**** PROVIDED ENTRIES ****

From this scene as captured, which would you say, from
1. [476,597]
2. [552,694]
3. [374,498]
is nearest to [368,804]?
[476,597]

****
**** PROVIDED ENTRIES ****

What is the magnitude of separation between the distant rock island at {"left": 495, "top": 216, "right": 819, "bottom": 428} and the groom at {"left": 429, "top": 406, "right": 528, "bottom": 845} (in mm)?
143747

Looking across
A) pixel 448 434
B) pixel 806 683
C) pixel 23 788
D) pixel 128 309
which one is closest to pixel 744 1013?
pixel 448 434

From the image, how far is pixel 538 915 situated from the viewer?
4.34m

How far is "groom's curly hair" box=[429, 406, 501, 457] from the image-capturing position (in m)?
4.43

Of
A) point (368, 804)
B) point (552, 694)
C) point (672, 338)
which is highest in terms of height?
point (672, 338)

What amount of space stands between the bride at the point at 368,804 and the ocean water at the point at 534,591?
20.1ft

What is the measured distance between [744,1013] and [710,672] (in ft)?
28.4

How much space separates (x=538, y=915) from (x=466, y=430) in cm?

****
**** PROVIDED ENTRIES ****

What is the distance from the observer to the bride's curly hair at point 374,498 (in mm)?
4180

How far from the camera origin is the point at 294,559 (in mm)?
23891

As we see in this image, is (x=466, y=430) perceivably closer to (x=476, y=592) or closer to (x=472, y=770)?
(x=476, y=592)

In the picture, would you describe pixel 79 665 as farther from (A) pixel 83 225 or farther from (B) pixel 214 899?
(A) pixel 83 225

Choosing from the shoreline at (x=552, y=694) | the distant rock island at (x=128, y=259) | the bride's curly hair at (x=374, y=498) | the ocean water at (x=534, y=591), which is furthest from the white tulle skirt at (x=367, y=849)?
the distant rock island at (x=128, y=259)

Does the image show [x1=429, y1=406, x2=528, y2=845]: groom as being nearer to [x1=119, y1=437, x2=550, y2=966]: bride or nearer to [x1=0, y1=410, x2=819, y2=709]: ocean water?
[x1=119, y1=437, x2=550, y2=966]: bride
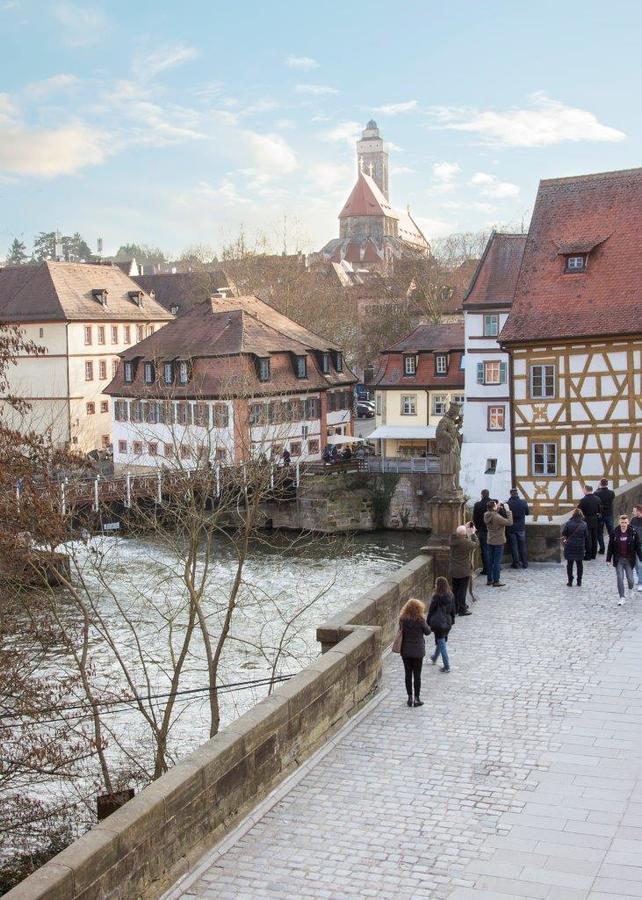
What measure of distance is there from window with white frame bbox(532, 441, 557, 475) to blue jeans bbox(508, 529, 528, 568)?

****

AIM OF THE EXERCISE: Reproduce the records word for word, starting at the line that contains "Does the image" and ending at the line that contains "What measure of", with both of those lines included. Leave the pictures out of your answer.

REPLY:
Does the image show [x1=429, y1=406, x2=528, y2=845]: groom as being nearer to [x1=119, y1=437, x2=550, y2=966]: bride or nearer to [x1=0, y1=410, x2=819, y2=709]: ocean water?
[x1=119, y1=437, x2=550, y2=966]: bride
What measure of distance is there from window with white frame bbox(532, 441, 557, 475) to blue jeans bbox(508, 529, 528, 568)?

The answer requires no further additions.